=== Document ===

Delair, drones 100% français

DELAIR : des drones 100 % français à la pointe de la technologie

Dossier : Vie des entreprisesMagazine N°769 Novembre 2021
Par Bastien MANCINI (2000)

Les drones sont amenés à jouer un rôle de plus en plus impor­tant dans les usages pro­fes­sion­nels. Depuis 10 ans, DELAIR une entre­prise française créée par des poly­tech­ni­ciens se développe dans ce secteur très por­teur et haute­ment tech­nologique. Entre­tien avec Bastien Manci­ni (2000), CEO de DELAIR, qui nous en dit plus.

DELAIR est une véritable aventure entrepreneuriale. Quelles sont les étapes structurantes qui ont permis à la société de se positionner comme un des principaux concepteurs et fabricants de drones Fabriqués in France ?

=== Liste ===
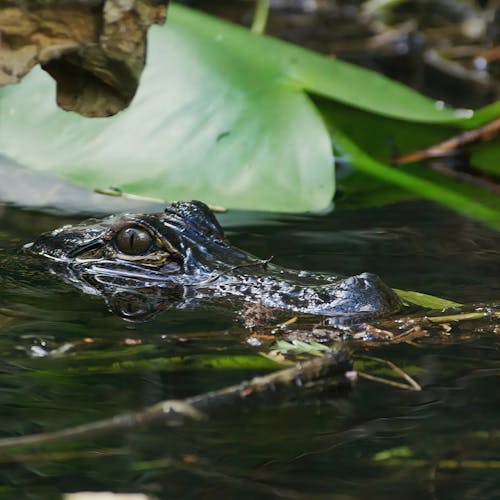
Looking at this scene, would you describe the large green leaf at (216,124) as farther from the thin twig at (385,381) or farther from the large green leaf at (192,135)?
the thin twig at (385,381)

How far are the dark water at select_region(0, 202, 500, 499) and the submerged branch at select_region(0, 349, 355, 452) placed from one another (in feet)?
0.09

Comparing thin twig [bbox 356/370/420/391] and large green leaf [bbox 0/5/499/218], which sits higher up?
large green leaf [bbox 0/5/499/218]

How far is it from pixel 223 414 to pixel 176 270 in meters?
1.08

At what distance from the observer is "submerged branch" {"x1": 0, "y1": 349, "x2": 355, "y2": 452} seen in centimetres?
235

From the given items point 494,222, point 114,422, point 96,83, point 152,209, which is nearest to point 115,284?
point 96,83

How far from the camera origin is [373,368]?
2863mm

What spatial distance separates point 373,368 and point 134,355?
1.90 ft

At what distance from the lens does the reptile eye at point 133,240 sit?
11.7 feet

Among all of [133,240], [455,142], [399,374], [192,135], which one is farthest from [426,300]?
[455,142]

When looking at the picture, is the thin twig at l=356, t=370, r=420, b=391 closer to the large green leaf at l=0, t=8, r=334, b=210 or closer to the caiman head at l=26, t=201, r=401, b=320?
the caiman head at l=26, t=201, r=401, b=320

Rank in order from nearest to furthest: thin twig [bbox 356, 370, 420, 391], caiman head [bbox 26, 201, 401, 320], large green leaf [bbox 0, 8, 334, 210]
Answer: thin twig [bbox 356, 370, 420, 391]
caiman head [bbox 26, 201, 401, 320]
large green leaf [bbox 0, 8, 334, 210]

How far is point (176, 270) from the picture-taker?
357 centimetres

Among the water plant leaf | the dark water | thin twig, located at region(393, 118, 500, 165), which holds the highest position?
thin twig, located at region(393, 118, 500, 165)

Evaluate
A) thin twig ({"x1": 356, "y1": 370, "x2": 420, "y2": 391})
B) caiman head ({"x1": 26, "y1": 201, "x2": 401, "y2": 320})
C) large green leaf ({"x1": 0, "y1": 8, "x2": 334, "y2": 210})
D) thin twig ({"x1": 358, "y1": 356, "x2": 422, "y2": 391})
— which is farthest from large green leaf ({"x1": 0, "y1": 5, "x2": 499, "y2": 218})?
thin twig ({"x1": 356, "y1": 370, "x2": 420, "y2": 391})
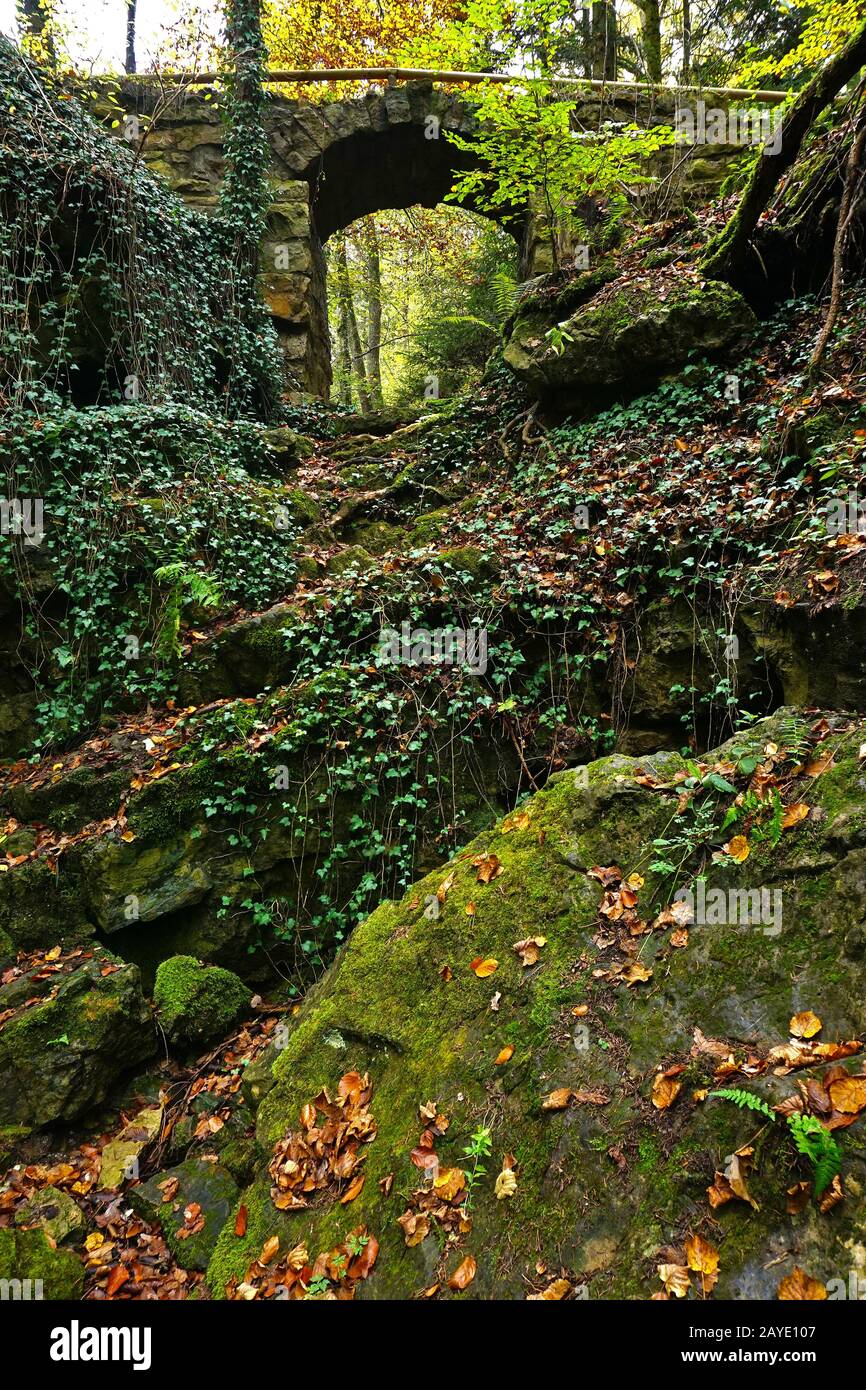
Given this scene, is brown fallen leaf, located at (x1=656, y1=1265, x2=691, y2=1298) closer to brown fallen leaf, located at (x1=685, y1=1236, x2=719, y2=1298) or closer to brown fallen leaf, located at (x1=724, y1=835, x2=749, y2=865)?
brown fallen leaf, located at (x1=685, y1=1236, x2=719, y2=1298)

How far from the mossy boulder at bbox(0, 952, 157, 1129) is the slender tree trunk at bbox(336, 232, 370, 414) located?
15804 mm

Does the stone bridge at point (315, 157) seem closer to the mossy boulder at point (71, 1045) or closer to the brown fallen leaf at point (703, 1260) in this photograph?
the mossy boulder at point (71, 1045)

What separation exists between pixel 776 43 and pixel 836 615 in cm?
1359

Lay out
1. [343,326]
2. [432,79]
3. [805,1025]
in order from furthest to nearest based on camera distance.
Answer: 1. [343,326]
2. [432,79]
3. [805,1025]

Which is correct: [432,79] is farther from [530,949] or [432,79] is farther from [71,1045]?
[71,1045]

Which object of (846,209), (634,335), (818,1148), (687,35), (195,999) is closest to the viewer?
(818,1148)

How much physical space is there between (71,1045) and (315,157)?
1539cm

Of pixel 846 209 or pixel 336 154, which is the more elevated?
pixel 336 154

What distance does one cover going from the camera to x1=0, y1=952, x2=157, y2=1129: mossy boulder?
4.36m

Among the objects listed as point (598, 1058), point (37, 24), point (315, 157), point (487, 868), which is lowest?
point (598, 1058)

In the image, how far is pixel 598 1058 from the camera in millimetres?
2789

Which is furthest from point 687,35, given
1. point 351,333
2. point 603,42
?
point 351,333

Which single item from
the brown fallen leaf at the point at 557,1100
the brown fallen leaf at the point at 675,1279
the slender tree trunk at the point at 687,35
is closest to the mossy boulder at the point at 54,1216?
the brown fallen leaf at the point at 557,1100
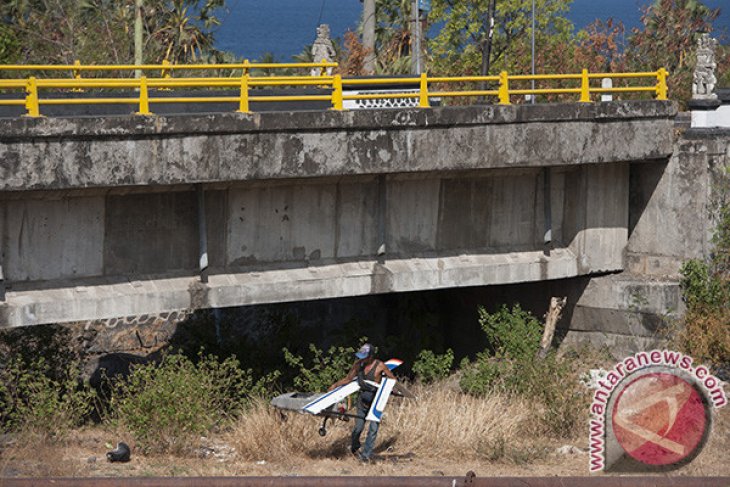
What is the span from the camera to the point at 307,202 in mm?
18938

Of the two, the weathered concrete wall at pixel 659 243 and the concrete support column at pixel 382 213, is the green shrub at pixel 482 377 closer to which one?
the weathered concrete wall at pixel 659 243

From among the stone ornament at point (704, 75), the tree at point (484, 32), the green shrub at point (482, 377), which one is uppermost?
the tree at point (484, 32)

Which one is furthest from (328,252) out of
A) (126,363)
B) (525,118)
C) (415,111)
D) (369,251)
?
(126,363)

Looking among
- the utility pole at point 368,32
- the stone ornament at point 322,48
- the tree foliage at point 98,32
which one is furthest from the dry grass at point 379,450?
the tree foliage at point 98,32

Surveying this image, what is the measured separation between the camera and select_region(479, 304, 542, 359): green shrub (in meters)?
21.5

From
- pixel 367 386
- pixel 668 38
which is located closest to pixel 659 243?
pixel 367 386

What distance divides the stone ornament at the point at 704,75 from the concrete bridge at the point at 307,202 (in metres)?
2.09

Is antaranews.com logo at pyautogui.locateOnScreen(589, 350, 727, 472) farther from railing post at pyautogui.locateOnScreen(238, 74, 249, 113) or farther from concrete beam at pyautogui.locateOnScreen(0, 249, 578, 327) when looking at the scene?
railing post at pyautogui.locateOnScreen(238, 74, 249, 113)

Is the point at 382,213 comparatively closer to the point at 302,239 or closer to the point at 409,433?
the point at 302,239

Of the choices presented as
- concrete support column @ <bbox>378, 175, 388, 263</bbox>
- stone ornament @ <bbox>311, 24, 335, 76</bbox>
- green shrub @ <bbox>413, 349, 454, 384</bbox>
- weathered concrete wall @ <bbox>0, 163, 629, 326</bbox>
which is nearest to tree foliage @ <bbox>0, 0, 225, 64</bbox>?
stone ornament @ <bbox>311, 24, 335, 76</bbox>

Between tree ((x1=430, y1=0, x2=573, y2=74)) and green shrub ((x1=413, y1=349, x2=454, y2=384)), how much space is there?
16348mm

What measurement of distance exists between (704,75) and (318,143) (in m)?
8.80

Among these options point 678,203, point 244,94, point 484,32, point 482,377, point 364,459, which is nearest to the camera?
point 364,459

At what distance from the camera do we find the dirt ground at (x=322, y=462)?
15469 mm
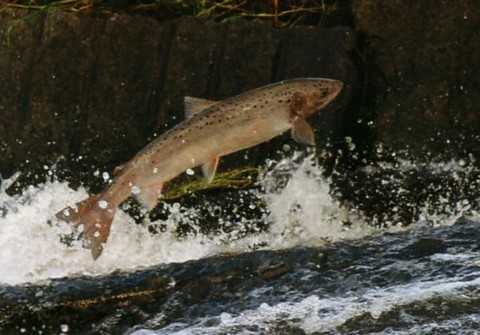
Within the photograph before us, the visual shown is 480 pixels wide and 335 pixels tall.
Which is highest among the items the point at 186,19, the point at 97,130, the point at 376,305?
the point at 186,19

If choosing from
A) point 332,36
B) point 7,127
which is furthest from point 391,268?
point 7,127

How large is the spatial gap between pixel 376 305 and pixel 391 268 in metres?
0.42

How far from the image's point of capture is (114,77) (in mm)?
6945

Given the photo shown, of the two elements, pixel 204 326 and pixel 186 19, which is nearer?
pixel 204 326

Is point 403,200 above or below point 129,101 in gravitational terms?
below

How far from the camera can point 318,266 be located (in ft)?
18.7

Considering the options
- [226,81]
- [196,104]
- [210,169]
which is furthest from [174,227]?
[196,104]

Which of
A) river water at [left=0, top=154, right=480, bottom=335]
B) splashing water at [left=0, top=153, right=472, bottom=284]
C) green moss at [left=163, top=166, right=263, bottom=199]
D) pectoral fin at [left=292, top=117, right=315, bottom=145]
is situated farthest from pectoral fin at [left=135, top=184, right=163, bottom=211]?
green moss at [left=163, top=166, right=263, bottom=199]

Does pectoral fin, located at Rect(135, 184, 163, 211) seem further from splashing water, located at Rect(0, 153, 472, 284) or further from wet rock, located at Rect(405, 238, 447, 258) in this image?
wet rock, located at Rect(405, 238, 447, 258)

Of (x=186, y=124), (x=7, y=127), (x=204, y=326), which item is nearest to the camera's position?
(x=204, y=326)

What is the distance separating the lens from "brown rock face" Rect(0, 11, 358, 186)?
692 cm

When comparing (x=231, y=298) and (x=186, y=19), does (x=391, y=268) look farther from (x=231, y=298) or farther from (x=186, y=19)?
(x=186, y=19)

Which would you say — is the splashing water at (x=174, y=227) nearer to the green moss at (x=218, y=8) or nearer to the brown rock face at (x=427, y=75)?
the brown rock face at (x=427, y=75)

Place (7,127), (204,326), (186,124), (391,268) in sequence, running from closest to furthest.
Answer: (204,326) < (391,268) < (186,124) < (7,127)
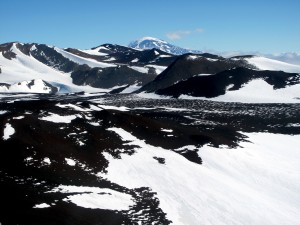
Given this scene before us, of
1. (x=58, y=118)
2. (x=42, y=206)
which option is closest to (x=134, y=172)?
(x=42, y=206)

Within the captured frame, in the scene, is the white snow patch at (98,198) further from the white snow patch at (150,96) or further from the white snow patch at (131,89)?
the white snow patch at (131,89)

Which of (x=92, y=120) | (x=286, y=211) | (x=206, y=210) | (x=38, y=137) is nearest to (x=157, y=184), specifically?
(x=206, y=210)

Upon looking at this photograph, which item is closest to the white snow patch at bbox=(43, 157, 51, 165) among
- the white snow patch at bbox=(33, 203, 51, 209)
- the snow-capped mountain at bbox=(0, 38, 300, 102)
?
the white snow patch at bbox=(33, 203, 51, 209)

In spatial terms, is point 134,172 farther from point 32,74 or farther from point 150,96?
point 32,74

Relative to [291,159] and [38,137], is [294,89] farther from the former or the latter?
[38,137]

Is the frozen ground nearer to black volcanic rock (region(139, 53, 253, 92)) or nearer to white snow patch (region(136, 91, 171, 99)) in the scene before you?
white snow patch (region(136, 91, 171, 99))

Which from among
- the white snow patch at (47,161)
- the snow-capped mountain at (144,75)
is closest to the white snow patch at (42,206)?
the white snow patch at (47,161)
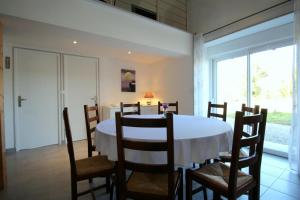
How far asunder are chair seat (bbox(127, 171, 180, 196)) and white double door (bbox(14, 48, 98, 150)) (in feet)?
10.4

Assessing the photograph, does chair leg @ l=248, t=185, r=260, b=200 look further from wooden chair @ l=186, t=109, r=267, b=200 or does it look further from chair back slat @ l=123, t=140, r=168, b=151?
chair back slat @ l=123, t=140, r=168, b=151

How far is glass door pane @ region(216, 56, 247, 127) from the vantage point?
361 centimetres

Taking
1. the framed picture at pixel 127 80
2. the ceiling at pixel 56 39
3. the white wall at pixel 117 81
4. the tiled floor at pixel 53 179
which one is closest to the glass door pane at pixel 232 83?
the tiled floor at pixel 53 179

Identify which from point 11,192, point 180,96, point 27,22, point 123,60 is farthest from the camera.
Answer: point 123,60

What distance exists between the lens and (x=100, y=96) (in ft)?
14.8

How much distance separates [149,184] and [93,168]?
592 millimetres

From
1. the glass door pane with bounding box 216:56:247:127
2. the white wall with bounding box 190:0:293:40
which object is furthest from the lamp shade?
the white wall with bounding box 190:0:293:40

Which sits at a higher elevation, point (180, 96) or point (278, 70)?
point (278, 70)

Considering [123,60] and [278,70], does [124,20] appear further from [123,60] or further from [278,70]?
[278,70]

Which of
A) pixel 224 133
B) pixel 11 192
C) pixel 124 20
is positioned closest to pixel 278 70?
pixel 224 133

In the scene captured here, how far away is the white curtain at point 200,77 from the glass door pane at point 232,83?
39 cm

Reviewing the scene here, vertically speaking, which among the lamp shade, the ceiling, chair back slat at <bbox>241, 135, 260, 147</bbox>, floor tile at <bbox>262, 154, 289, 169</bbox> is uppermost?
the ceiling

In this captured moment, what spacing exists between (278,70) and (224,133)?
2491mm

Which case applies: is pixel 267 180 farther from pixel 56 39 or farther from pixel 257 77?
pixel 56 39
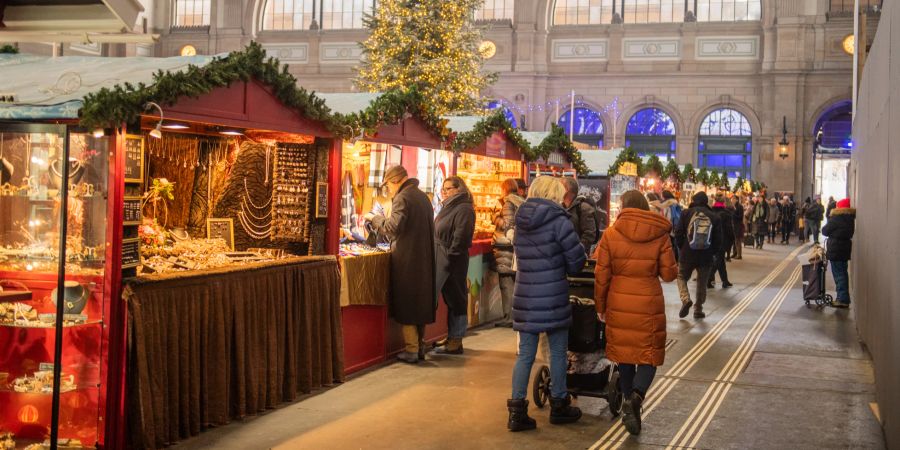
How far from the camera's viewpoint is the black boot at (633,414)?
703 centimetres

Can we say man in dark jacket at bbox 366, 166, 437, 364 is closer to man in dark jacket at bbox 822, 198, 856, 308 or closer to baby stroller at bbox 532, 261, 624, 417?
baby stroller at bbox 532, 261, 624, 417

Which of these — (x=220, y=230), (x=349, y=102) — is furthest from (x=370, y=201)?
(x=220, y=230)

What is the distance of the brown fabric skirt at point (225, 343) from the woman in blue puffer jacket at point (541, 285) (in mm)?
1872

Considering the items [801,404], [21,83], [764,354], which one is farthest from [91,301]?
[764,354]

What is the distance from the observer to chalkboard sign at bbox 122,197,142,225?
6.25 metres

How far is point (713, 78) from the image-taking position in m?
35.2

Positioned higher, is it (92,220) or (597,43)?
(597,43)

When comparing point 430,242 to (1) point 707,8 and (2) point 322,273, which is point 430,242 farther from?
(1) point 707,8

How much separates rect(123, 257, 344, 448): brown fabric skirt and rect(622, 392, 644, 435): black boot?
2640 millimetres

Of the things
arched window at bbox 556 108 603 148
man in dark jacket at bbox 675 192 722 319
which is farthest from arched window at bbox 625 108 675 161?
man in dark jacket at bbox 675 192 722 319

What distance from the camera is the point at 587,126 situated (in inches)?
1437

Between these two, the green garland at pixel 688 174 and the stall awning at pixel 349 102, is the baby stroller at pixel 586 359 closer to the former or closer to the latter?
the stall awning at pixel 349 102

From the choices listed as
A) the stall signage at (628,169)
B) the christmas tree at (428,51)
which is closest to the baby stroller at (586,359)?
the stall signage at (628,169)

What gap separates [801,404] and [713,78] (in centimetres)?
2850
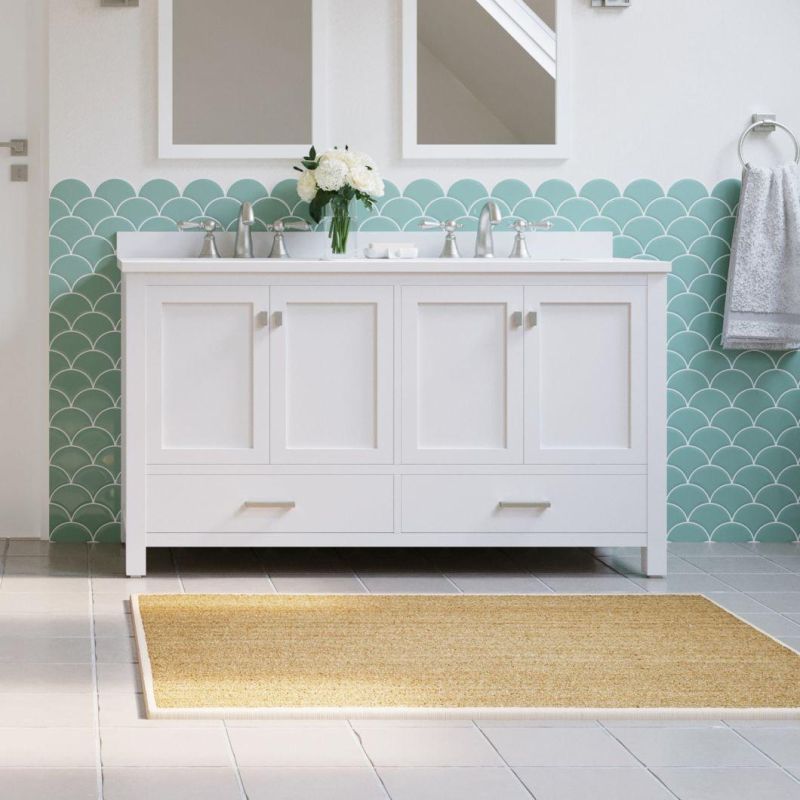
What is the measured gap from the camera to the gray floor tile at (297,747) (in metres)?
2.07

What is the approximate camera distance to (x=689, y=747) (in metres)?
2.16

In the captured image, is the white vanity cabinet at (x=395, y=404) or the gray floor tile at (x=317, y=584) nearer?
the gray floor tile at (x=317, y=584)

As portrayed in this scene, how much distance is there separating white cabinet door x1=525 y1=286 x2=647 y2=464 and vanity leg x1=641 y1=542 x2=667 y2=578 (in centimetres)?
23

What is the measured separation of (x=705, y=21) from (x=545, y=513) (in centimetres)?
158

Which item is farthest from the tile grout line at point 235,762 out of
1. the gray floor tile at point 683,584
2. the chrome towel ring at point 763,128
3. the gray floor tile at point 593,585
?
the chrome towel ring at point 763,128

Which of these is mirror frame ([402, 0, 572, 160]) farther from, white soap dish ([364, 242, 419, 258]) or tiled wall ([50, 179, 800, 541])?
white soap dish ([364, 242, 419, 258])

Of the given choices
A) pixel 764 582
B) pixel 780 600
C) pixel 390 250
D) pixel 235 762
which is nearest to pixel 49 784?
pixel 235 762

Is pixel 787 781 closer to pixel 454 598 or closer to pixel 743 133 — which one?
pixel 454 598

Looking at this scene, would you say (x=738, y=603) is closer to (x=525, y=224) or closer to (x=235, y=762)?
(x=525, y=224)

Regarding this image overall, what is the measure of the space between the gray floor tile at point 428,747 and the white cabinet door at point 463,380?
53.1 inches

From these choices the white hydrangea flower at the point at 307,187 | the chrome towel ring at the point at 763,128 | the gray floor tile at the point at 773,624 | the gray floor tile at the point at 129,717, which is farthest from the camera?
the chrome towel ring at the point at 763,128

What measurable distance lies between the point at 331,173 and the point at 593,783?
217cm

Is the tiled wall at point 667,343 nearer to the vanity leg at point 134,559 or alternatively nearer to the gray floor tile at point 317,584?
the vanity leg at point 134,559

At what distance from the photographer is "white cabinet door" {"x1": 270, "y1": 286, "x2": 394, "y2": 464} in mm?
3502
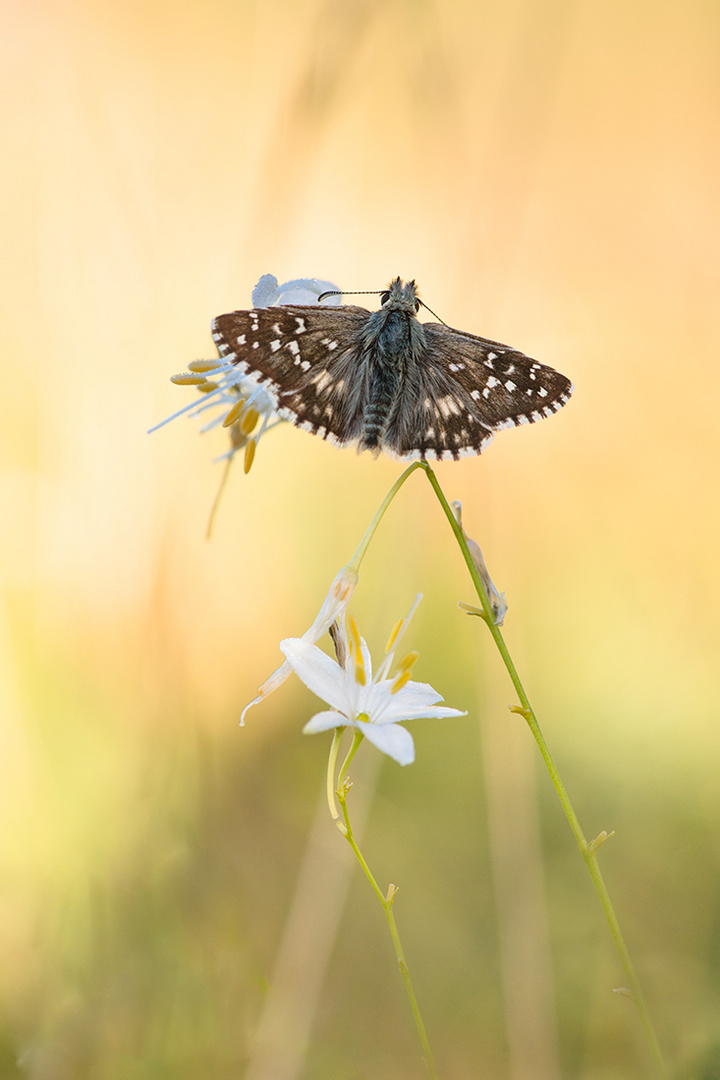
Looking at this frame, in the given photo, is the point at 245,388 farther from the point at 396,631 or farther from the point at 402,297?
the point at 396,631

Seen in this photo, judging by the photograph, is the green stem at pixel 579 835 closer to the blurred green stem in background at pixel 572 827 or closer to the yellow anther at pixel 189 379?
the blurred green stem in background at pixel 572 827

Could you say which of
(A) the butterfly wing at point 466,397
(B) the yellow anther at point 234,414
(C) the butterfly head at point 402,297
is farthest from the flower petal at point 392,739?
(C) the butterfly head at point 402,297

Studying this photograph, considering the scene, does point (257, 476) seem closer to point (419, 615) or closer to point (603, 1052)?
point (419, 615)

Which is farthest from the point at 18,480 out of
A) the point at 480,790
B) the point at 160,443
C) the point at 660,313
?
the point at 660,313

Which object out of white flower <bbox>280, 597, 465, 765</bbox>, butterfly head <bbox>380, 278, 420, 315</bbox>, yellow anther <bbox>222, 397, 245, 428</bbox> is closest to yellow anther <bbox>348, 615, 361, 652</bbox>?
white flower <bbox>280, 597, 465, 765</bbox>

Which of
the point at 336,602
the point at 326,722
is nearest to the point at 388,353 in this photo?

=== Travail à faire ===
Rédigez la suite de l'entretien sur DELAIR, en reprenant juste après la dernière question posée. Les items ne sont pas utiles ici.

=== Réponse attendue ===
L’aventure a débuté en 2011, nous fêtons cette année notre 10e anniver­saire. Avec mes cama­rades de pro­mo, nous avons créé DELAIR en cap­i­tal­isant sur nos expéri­ences pro­fes­sion­nelles et nos exper­tis­es respec­tives, qui étaient com­plé­men­taires. Après un pas­sage au CNES sur les lanceurs Ari­ane et Soy­ouz, je dis­po­sais de con­nais­sances tech­niques applic­a­bles au monde des drones. Michaël de Lagarde avait tra­vail­lé une dizaine d’année dans l’industrie pétrolière, où il avait iden­ti­fié que les drones pou­vaient être un moyen alter­natif per­ti­nent aux héli­cop­tères pour inspecter les infra­struc­tures dans des zones reculées, et Ben­jamin Ben­har­rosh (corps des Ponts) avait été en cab­i­net min­istériel, puis avait par­ticipé au développe­ment d’une start-up dans le monde de l’énergie.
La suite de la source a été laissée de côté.